__Consignes__.
1. Indiquez si chacun des énoncés suivants concorde avec l'extrait de décision de justice, en répondant par oui ou par non et en citant mot pour mot les termes décisifs de l'extrait. (a) L'arrêté contesté émane du préfet des Bouches-du-Rhône. (b) Le délai fixé pour quitter le territoire français était de quinze jours. (c) Le tribunal administratif de Marseille a fait droit à la demande.
2. Rédigez la suite de l'extrait de décision de justice à partir de sa dernière phrase.

Vu la procédure suivante :
Procédure contentieuse antérieure :
M. B... A... a demandé au tribunal administratif de Marseille, d'une part, d'annuler l'arrêté du 30 décembre 2022 par lequel le préfet des Bouches-du-Rhône a refusé de lui délivrer un titre de séjour et l'a obligé à quitter le territoire français dans un délai de trente jours, d'autre part, d'enjoindre à l'administration de lui délivrer un titre de séjour ou de réexaminer sa situation.
Par un jugement n° 2306709 du 7 novembre 2023, le tribunal administratif de Marseille a rejeté sa demande.

__Informations affichées__.
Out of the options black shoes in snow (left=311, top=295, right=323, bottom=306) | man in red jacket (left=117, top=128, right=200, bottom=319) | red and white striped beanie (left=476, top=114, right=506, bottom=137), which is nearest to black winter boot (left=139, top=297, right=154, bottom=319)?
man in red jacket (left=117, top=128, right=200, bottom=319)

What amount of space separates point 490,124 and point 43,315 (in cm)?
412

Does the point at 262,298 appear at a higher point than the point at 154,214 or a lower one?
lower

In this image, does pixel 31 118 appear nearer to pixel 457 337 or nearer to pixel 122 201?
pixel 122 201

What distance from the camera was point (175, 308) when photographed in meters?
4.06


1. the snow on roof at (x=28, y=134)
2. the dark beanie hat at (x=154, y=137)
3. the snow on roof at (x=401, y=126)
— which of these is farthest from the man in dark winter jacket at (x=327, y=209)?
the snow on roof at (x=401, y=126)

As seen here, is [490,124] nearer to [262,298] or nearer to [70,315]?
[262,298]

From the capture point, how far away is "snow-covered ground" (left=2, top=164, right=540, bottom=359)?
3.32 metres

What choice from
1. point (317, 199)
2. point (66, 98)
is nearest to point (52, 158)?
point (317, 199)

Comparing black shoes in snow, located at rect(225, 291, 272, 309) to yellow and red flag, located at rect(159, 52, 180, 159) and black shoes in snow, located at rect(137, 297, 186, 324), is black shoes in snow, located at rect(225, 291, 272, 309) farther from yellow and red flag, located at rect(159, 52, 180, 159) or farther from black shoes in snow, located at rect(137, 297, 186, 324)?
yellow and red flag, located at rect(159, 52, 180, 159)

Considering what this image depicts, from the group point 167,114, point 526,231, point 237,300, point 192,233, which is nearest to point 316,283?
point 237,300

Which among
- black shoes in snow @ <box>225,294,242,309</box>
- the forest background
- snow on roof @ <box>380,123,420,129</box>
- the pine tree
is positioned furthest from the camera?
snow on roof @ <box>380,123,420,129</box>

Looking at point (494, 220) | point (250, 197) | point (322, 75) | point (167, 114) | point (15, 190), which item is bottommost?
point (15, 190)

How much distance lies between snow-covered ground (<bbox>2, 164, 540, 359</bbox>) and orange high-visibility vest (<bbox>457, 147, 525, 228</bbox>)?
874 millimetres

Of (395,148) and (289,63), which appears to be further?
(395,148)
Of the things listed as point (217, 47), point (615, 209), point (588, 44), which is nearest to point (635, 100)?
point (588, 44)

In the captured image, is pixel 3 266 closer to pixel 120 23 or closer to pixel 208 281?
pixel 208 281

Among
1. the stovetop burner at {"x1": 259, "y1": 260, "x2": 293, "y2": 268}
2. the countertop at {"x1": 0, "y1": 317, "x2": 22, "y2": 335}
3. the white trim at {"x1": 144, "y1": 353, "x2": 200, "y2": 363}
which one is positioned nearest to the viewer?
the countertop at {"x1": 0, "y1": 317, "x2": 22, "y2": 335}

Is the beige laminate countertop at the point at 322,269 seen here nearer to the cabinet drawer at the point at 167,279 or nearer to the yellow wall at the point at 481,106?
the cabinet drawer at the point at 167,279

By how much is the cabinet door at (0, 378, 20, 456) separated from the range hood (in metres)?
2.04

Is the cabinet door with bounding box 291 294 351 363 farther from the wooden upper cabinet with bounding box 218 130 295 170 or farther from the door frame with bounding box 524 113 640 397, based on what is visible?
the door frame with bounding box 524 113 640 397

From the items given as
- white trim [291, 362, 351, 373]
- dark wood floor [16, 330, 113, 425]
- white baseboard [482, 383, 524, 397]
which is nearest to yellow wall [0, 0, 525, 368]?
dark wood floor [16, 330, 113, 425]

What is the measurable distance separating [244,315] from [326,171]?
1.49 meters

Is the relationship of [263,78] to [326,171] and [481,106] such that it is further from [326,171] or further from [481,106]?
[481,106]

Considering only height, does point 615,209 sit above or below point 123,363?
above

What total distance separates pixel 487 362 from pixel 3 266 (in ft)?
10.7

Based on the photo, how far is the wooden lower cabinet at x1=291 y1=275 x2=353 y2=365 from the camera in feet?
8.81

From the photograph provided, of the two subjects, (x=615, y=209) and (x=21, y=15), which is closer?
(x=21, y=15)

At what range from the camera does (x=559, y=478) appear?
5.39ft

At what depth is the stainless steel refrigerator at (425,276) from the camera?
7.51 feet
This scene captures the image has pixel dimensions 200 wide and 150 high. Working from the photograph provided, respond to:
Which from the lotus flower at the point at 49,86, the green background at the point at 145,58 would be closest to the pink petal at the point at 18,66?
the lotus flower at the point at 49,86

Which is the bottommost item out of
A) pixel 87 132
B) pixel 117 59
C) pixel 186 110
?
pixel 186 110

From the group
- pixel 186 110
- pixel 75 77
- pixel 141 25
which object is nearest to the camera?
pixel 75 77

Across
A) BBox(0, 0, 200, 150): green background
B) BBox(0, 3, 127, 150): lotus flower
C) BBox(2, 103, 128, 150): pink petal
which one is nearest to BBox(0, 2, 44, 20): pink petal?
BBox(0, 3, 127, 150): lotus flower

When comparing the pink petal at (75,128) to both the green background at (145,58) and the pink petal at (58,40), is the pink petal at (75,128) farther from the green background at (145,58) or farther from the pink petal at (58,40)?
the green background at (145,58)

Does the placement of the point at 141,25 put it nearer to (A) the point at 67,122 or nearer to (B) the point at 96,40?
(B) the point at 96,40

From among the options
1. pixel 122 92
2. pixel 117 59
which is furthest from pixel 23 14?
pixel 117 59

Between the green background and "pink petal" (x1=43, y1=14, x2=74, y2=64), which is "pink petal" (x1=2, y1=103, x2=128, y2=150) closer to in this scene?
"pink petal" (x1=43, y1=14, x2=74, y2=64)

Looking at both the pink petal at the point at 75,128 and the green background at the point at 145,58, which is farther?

__Ensemble des réponses__.
1.
(a) Oui : « par lequel le préfet des Bouches-du-Rhône a refusé de lui délivrer un titre de séjour ».
(b) Non : « dans un délai de trente jours ».
(c) Non : « le tribunal administratif de Marseille a rejeté sa demande ».

2.
Procédure devant la Cour :
Par une requête, enregistrée le 19 avril 2024, M. A..., représenté par Me Dalançon, demande à la Cour :
1°) d'annuler ce jugement du 7 novembre 2023 ;
2°) d'annuler l'arrêté du 30 décembre 2022 ;
3°) d'enjoindre au préfet des Bouches-du-Rhône de lui délivrer un titre de séjour portant la mention " salarié " ou, à défaut, la mention " étudiant ", subsidiairement de réexaminer sa situation en le plaçant sous autorisation provisoire de séjour, dans un délai d'un mois à compter de la décision à intervenir et sous astreinte de 100 euros par jour de retard ;
4°) de mettre à la charge de l'Etat, au bénéfice de son conseil, une somme de 2 000 euros en application des articles L. 761-1 du code de justice administrative et 37 de la loi du 10 juillet 1991.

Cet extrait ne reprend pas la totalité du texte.